Growth, crowding, and new pressures

It has been reported that there are roughly 1.6 billion creator accounts competing for attention on China’s platforms, and livestreaming alone reportedly drives nearly one-third of all online shopping. A decade ago China’s internet was a loose mix of blogs and early influencers; today short video and livestreaming hubs such as Douyin (抖音), Kuaishou (快手) and Xiaohongshu (小红书) route content directly to sales. Growth in livestream e‑commerce has also cooled — reportedly from 41% in 2023 to a projected 16% last year — and creators like Wu say they must constantly adapt to new formats, ad mechanics, and platform rules to stay in view. How far will ordinary life be reshaped for clicks and deals?

Bigger forces at play

This is not just a cultural shift. Platforms are racing to fold AI, commerce, and content together to keep users glued to domestic ecosystems, even as Beijing tightens internet oversight and global tech tensions reshape supply chains and chip access. Industry observers argue that those pressures push firms toward stronger domestic monetization and productization of everyday life — scripted spontaneity, family-facing niches, even elders pulled into brand endorsements.
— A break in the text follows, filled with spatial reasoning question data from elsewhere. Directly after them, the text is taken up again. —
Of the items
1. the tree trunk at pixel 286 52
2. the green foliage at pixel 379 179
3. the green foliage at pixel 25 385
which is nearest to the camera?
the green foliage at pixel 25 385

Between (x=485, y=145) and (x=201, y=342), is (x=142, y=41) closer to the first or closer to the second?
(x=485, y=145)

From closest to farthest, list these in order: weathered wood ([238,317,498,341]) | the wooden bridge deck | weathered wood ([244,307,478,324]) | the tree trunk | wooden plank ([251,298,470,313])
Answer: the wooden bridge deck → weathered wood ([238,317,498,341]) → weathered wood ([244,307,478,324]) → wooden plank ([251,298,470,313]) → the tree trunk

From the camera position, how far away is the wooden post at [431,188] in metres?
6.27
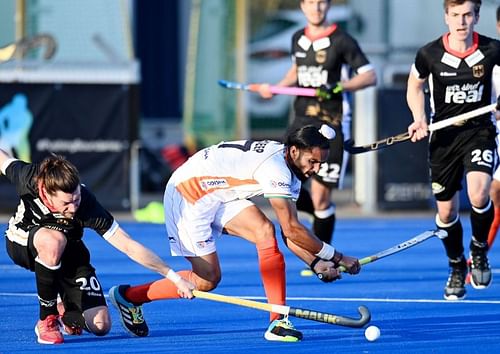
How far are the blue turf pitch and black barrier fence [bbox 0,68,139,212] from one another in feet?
9.08

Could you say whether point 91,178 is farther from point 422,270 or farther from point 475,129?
point 475,129

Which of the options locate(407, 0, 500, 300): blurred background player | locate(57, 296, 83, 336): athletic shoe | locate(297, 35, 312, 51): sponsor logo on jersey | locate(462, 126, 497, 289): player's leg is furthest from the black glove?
locate(297, 35, 312, 51): sponsor logo on jersey

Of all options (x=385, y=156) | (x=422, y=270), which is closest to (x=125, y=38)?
(x=385, y=156)

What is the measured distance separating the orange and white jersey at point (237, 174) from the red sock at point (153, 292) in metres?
0.46

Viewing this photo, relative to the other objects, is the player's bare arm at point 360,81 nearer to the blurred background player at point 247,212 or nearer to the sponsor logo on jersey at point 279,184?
the blurred background player at point 247,212

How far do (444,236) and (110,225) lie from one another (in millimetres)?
2340

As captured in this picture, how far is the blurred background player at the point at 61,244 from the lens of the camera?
6.11 m

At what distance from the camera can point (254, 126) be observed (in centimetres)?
1917

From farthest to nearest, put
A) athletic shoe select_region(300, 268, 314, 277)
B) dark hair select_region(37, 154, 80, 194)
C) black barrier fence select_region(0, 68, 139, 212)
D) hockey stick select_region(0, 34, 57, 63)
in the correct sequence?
hockey stick select_region(0, 34, 57, 63) < black barrier fence select_region(0, 68, 139, 212) < athletic shoe select_region(300, 268, 314, 277) < dark hair select_region(37, 154, 80, 194)

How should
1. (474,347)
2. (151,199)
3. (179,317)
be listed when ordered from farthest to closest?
(151,199) → (179,317) → (474,347)

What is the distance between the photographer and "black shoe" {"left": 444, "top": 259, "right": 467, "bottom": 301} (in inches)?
309

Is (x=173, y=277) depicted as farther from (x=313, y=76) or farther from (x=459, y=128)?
(x=313, y=76)

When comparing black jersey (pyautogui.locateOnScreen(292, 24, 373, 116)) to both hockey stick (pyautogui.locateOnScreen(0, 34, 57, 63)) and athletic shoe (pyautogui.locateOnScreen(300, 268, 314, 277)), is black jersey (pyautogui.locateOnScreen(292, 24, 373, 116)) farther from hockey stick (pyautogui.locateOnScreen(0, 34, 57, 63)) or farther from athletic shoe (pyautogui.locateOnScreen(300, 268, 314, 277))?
hockey stick (pyautogui.locateOnScreen(0, 34, 57, 63))

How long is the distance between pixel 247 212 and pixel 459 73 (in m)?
1.97
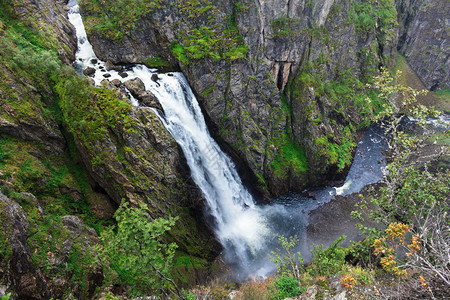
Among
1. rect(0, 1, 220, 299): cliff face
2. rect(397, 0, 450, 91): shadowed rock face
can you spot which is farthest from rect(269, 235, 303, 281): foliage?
rect(397, 0, 450, 91): shadowed rock face

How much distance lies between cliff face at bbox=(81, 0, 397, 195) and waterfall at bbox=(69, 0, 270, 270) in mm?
1755

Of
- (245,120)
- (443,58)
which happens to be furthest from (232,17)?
(443,58)

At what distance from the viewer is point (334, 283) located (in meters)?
9.89

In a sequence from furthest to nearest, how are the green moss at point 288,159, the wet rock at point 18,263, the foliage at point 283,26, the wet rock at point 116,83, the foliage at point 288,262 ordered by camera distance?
the green moss at point 288,159 → the foliage at point 283,26 → the wet rock at point 116,83 → the foliage at point 288,262 → the wet rock at point 18,263

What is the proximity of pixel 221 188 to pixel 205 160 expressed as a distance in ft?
11.9

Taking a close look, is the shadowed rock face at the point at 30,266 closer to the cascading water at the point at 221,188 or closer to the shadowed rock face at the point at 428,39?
the cascading water at the point at 221,188

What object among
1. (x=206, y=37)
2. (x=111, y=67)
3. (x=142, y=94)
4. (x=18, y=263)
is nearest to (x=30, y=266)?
(x=18, y=263)

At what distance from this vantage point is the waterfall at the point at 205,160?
23.3 meters

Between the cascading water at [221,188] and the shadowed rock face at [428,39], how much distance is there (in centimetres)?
4158

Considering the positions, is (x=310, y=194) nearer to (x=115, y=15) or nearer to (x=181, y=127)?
(x=181, y=127)

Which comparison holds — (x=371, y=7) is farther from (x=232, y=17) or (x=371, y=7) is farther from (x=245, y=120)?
(x=245, y=120)

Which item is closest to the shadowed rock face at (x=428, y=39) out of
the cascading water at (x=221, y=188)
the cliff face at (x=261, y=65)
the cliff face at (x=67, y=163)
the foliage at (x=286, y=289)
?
the cliff face at (x=261, y=65)

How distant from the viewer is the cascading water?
2317 cm

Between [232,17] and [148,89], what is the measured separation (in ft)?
43.2
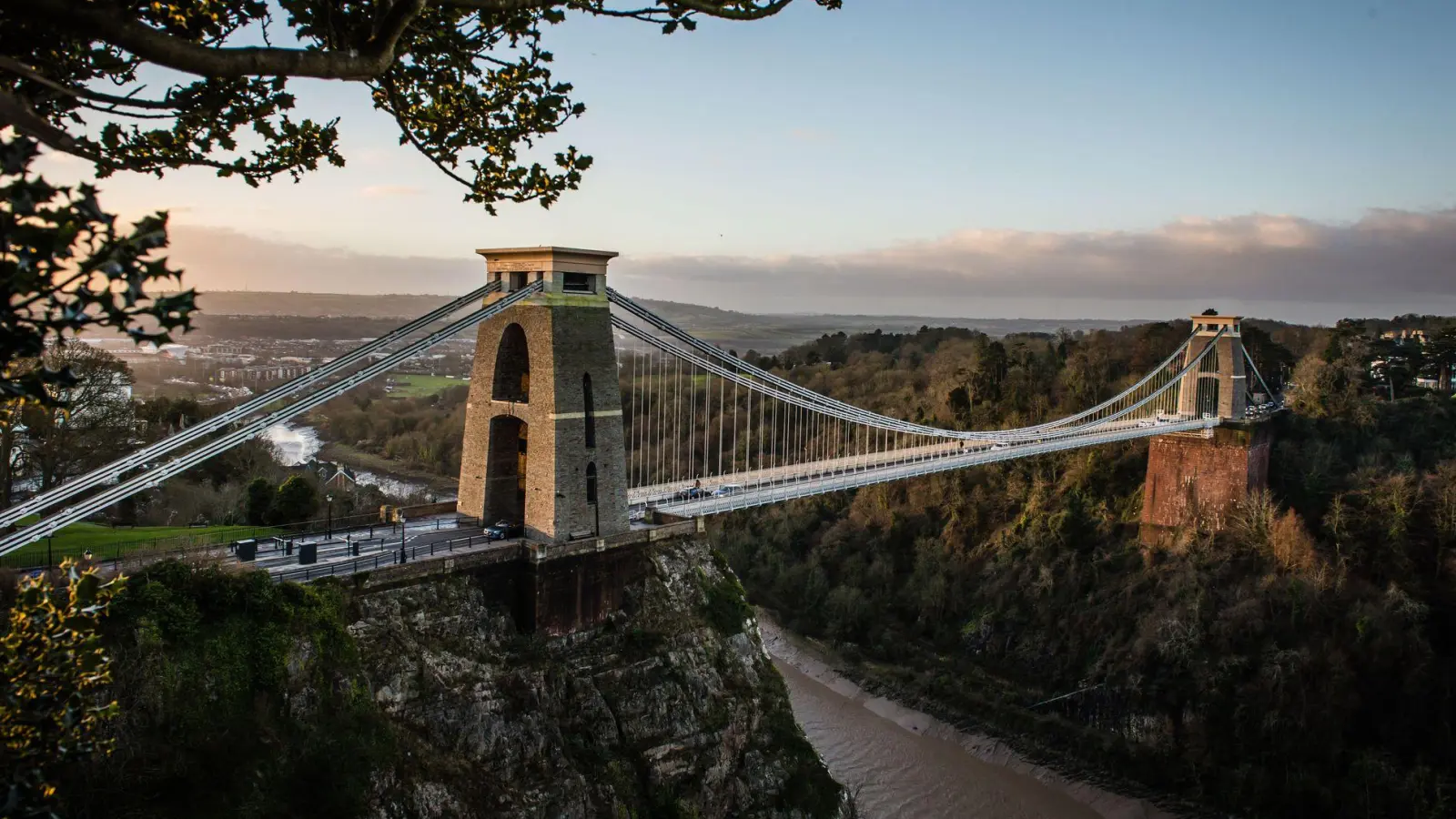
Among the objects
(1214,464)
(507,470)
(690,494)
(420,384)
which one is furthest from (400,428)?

It has been reported that many creators who once enjoyed explosive growth now remake their lives into steady workflows to avoid fading from feeds.

The human tally

The result is a crowded, lucrative marketplace whose costs are measured in time, privacy and the blurring of intimacy with advertising. Wu’s mother now runs her own account and her grandfather is recognized on the street. For creators, visibility buys income — but at what price to family life and authenticity? Reportedly, that is the calculation millions of Chinese content-makers must make every day.